Are Women Targeted in Wall Street Layoffs?
Are Wall Street women disappearing because of legitimate layoffs, or are they specifically targeted because they're outside the old boys' network, took maternity leave, pumped breast milk in the office, and complained about co-workers having sex in the workplace?
Four former Citigroup managers are the latest women to file complaints with the Equal Employment Opportunity Commission, but Forbes has interviewed women at three other investment banks who say companies are using the recession as an excuse to discriminate. "[S]imilar claims by women who insist they were unfairly fired have been piling up recently at Merrill Lynch, Bank of America, and Bank of Tokyo," writes the magazine's Anita Raghavan.
If the claims have any merit, the mostly male club that gave rise to explosive sex discrimination lawsuits a dozen years ago against Citigroup's Smith Barney brokerage unit is back at work. This time the offenses are not the boorish behavior and outright harassment that gave rise to a total $400 million in industry settlements but something more subtle: making women bear a disproportionate share of the layoffs.
Forbes estimates 72 percent of workers laid off from financial services and insurance firms are women, and that women made up 64 percent of overall industry employment before the crash.

[Required action]: Decide whether each statement agrees with the article on Wall Street layoffs, answering yes or no and quoting the words that decide it. 1. Four former Citigroup managers filed complaints with the Equal Employment Opportunity Commission. 2. The earlier sex discrimination lawsuits led to industry settlements totaling $600 million. 3. Forbes estimates that women made up 72 percent of overall industry employment before the crash.

Saved data entries
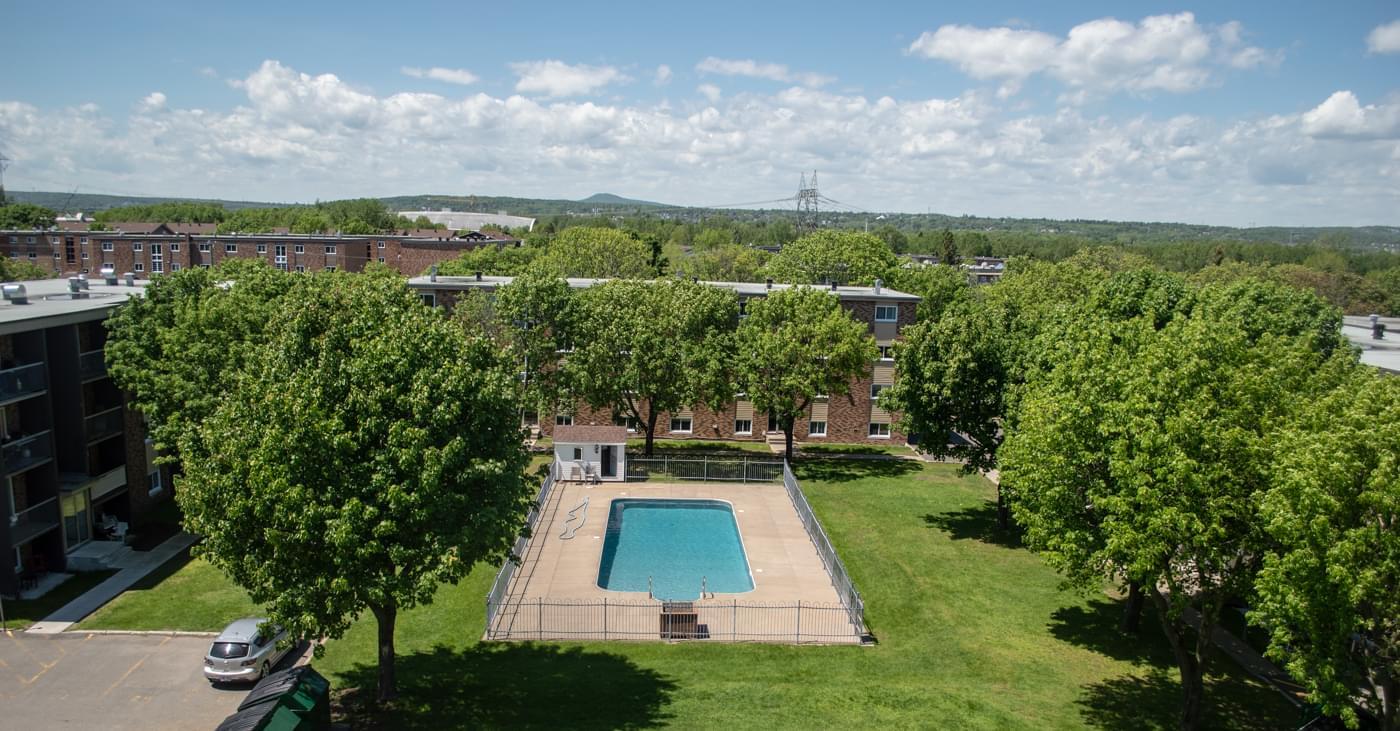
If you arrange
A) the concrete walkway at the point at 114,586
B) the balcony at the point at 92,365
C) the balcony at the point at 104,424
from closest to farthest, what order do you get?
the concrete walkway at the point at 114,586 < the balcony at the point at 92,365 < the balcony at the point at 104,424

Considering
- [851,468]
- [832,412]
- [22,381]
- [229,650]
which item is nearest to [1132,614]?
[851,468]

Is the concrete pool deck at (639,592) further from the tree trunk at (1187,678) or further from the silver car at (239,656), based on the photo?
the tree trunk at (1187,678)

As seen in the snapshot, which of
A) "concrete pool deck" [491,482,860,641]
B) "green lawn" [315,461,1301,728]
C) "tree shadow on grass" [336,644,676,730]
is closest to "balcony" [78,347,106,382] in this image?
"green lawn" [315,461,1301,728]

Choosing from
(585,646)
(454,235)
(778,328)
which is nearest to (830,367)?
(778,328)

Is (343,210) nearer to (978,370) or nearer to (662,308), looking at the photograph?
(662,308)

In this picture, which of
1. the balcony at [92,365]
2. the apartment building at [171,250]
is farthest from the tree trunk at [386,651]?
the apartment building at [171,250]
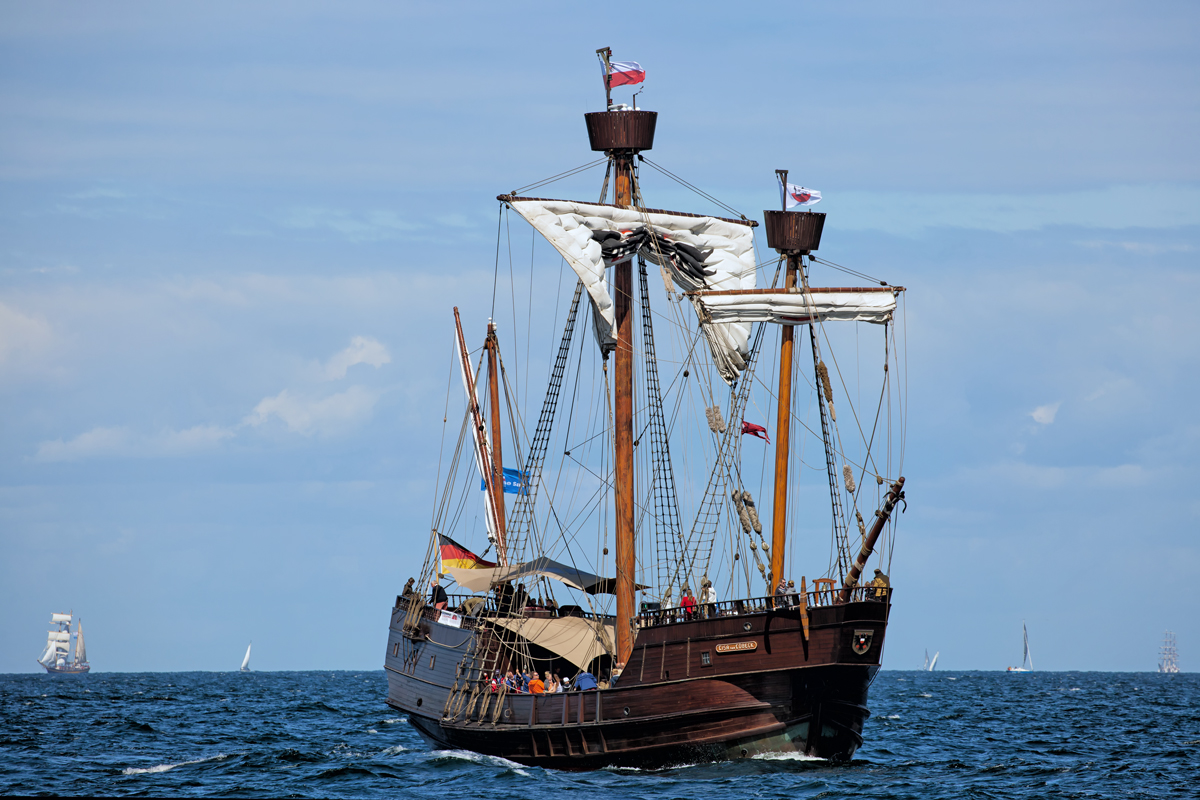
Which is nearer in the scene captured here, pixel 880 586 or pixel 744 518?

[Written response]:
1. Yes: "Four former Citigroup managers are the latest women to file complaints with the Equal Employment Opportunity Commission"
2. No: "a total $400 million in industry settlements"
3. No: "women made up 64 percent of overall industry employment before the crash"